Acquérir une image positive de son corps
Mon corps est un jardin, ma volonté est son jardinier, disait Shakespeare mais encore faut-il avoir une image positive de ce jardin. Commencer à se sentir bien dans son corps, c’est commencer à s’aimer en totalité. Tant que le corps et l’esprit sont séparés, il n’y a pas de véritables possibilités d’épanouissement. Notre corps est ce que nous avons de plus réel. S’opposer à lui consiste à refuser, à passer à côté de ce que nous avons à réaliser sur notre chemin de vie. Aussi, la première attitude à avoir est déjà de se libérer du regard d’autrui. Après tout, se laisser réduire par le jugement de l’entourage à propos d’une apparence n’est pas la meilleure façon de se respecter.
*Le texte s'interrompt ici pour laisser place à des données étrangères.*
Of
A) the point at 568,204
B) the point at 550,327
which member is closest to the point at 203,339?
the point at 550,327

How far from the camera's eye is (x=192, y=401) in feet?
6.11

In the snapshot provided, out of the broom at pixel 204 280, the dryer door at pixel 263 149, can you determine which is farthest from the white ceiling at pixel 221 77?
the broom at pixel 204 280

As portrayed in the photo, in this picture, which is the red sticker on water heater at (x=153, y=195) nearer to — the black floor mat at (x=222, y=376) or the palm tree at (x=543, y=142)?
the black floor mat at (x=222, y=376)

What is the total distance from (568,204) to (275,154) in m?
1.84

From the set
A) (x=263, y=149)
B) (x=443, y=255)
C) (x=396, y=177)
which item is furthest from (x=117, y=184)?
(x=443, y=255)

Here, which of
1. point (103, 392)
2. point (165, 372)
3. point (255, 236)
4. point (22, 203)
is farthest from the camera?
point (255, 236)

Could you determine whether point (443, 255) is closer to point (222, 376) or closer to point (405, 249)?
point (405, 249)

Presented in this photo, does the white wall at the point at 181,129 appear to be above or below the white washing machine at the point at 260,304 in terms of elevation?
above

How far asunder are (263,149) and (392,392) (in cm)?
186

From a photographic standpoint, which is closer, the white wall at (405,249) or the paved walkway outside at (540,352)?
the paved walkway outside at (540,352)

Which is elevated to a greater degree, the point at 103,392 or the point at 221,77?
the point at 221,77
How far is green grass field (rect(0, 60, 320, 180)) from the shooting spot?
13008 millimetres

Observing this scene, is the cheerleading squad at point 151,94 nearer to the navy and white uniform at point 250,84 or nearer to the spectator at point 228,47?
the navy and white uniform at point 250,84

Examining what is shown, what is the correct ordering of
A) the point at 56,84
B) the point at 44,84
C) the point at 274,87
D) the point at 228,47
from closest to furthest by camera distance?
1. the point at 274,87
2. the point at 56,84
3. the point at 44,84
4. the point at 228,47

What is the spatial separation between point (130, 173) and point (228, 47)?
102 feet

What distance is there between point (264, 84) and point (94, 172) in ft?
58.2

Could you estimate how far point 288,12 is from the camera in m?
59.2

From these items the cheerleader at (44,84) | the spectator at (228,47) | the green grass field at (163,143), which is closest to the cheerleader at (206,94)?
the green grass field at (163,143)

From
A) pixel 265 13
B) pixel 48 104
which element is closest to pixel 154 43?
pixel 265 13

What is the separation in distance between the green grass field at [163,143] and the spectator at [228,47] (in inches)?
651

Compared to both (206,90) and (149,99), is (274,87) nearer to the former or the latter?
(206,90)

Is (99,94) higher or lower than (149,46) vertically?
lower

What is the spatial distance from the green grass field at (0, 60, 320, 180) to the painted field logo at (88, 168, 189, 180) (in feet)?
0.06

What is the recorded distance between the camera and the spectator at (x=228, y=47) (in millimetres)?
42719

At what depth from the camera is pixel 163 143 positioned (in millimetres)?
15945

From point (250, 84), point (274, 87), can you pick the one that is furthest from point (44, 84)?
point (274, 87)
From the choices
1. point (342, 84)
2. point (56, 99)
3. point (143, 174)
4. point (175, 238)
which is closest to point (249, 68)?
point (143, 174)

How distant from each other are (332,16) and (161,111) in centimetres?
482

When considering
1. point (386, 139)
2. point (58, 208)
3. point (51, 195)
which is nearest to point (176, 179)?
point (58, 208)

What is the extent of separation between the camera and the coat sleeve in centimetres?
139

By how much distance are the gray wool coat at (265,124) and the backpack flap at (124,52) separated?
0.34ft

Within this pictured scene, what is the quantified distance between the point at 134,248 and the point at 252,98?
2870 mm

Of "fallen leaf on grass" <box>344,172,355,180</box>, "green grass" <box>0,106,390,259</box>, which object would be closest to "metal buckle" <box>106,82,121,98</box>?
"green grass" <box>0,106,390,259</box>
À ce propos, Chantal Calatayud, psychanalyste et auteur de « S’aimer tel que l’on est », paru aux Éditions Jouvence, évoque l’exemple de ce professeur bossu s’adressant à de nouveaux élèves le jour de la rentrée : Je supporte ma bosse depuis quarante ans, leur dit-il calmement, je vous donne deux minutes pour vous y habituer!
Bernard Bellissa
Anorexie et faille narcissique
Corinne n’aime pas son corps. En fait, elle n’aime pas l’image qu’elle s'en fait. Alors que son entourage trouve, à juste titre, qu’elle possède un physique très agréable, la jeune fille met en place des symptômes d’anorexie. Il existe ici une image inconsciente du corps agissant parfois de façon très pernicieuse sur les comportements alimentaires. Une prise en charge psychanalytique peut, dans ce cas précis, aider à restaurer un rapport à soi moins autodestructeur.